BEGIN Passage to read
Is A Normal Yield Curve Bad News For The Housing Bubble?
Everyone is trying to figure out why the homebuilder stocks are falling today. Could it be this? “After debating at length whether a rise in short-term bond yields above longer ones signalled recession in the U.S., global investors are now wondering what the unwinding of this situation might bring.”
“Bond bears have been on a rampage in recent sessions, as markets moved to factor in risk of central banks in the euro zone and U.S. raising interest rates further than previously expected.”
“‘It’s not something I would say is overly severe,’ said Klaus Wiener. ‘However, if this were to continue, if we touch 5 percent or more, the fallout for the overall economy will be more severe, and especially in the housing market.’”
“‘To me this whole discussion about the yield curve being inverted was a little bit missing the point. Typically what you got in earlier cycles was the yield curve inverted, yes, but along with that the entire yield curve moved up,’ said Wiener. ‘That’s something we haven’t seen, until three or four days ago.”
“Don’t look now, but the yield curve appears to be twisting back toward its normal positive slope. Now the question becomes: is this good news or bad news?”
“The answer: it all depends on who you are. If you’re looking to take out a fixed-rate mortgage, the recent jump in long-term interest rates to multi-year highs is clearly bad news. It’s also bad news for homebuilders, or anyone looking to sell a home, for that matter.”
END Passage to read
BEGIN Information
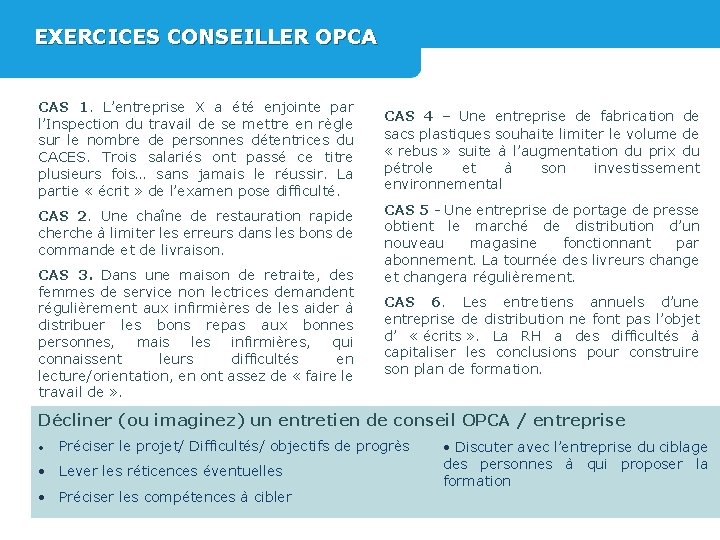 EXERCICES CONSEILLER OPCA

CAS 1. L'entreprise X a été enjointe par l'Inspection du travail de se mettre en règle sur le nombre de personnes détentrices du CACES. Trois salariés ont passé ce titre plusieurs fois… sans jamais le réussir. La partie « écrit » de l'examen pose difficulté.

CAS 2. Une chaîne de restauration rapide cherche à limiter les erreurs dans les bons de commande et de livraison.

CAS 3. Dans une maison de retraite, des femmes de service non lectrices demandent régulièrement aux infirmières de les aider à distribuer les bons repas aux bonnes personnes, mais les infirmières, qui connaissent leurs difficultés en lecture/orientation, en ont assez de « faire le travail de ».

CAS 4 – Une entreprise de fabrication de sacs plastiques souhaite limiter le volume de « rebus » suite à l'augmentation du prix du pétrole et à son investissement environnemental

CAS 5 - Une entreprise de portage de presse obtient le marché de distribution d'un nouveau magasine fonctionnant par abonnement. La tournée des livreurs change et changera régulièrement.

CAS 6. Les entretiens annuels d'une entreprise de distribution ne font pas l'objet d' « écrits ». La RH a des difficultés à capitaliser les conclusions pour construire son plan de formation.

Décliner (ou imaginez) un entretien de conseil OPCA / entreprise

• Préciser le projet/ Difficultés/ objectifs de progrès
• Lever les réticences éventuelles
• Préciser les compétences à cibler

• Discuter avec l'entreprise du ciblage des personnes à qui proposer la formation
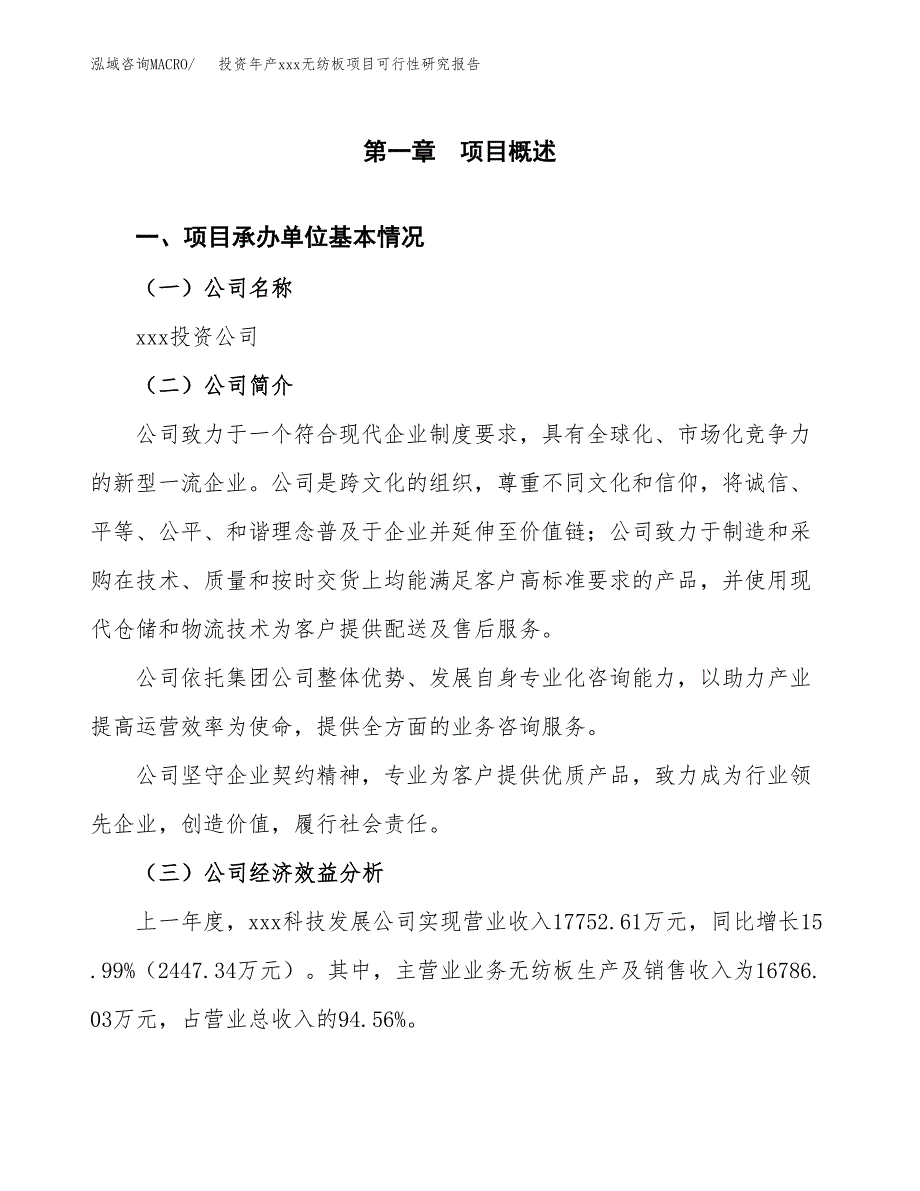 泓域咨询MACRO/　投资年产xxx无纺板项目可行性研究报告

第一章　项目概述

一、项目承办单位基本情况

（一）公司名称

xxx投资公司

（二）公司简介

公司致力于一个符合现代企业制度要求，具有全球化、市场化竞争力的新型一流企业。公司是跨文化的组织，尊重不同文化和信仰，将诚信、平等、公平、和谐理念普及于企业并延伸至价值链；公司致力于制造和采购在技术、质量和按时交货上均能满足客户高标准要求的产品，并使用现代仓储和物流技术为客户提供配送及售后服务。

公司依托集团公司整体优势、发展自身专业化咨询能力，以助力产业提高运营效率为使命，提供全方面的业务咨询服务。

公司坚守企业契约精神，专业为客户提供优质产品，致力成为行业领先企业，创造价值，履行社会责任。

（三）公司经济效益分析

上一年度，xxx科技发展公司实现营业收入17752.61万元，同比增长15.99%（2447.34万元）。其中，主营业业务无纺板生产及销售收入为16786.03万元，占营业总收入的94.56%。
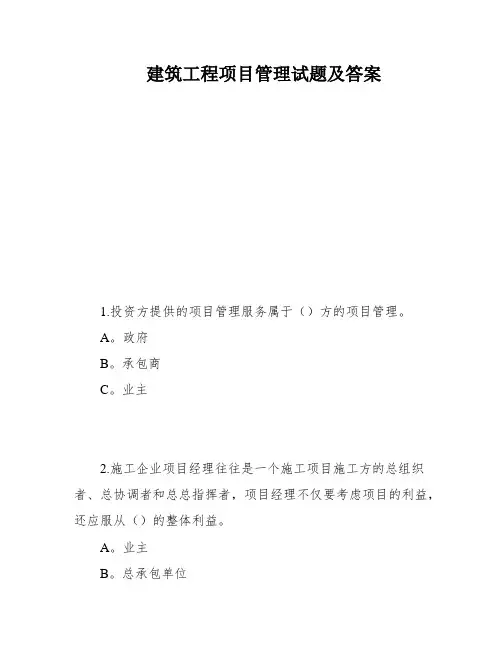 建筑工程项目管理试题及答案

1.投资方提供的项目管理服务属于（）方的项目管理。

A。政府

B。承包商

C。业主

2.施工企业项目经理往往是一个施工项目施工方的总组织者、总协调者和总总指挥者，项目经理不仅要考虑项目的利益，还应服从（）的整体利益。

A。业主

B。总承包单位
END Information
BEGIN Information
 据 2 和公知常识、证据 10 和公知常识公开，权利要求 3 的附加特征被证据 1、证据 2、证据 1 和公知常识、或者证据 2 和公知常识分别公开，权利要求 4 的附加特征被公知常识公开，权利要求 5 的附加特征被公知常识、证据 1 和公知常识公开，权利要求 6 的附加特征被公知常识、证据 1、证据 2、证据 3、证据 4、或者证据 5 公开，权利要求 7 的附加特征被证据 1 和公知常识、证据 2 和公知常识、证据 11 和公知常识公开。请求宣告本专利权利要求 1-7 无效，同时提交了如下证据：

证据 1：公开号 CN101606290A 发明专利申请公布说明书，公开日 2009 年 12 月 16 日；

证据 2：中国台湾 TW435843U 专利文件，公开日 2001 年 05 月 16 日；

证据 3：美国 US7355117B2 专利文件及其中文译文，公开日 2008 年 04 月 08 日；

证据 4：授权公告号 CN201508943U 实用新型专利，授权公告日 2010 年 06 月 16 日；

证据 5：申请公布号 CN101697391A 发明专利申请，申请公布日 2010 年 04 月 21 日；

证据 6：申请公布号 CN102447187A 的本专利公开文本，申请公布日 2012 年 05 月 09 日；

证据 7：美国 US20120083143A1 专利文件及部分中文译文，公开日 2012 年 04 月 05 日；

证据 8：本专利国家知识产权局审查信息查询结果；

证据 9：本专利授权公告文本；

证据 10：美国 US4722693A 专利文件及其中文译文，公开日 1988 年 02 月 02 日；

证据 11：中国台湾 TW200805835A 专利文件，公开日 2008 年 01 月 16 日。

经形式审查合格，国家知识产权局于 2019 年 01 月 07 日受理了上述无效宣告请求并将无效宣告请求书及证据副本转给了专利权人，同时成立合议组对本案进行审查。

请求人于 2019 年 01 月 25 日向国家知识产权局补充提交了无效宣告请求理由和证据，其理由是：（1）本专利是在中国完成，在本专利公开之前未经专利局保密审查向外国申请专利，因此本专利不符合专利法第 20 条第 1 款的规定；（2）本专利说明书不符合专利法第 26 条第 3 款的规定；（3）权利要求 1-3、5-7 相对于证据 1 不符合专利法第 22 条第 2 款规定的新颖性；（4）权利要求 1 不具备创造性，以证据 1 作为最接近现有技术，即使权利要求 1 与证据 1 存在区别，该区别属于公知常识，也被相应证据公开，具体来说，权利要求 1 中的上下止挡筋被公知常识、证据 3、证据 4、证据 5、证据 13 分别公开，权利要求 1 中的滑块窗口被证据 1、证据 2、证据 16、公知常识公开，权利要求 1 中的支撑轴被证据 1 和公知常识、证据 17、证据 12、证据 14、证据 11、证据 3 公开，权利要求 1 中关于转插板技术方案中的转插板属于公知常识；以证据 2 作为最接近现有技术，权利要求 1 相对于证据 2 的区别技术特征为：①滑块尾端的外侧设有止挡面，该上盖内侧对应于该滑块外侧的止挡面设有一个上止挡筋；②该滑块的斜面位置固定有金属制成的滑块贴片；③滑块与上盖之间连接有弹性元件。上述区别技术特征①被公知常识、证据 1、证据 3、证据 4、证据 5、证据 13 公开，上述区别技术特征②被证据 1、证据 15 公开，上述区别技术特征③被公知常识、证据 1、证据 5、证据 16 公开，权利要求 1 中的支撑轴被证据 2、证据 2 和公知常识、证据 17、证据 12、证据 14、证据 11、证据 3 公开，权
END Information
Work to complete
According to the article on the yield curve and the housing bubble, who is the recent jump in long-term interest rates bad news for?

Reply
Anyone looking to take out a fixed-rate mortgage, homebuilders, and anyone looking to sell a home.